● Your goal
Would you transcribe the line that holds "[researcher-annotated camera trap]", plus every line beneath it through the end of the data, exactly and with nothing added?

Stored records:

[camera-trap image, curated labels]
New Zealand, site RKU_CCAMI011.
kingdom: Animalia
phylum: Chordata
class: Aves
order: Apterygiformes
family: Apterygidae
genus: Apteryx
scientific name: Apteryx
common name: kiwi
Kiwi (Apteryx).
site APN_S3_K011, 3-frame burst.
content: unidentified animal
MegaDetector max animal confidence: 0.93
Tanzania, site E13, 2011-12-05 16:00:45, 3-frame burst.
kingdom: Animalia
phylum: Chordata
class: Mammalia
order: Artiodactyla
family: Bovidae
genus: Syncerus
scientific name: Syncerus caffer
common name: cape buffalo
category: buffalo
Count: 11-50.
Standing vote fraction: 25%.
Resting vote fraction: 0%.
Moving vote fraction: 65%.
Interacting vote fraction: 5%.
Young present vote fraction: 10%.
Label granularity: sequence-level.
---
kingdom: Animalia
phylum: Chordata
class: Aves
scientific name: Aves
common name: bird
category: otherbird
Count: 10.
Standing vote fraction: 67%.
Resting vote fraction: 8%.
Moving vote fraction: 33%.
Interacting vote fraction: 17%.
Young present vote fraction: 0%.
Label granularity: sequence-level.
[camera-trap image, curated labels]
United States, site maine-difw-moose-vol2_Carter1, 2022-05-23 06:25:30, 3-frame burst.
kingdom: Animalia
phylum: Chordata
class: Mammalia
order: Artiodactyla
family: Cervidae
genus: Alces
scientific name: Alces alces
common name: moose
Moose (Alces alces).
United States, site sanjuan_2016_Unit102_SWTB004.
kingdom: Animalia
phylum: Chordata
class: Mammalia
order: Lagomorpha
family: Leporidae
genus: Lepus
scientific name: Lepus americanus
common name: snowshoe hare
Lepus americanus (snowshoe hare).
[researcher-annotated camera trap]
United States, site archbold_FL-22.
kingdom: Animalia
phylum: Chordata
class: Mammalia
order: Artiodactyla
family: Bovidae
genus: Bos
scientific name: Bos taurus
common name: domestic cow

● Task solution
[researcher-annotated camera trap]
United States, site archbold_FL-22.
kingdom: Animalia
phylum: Chordata
class: Mammalia
order: Artiodactyla
family: Bovidae
genus: Bos
scientific name: Bos taurus
common name: domestic cow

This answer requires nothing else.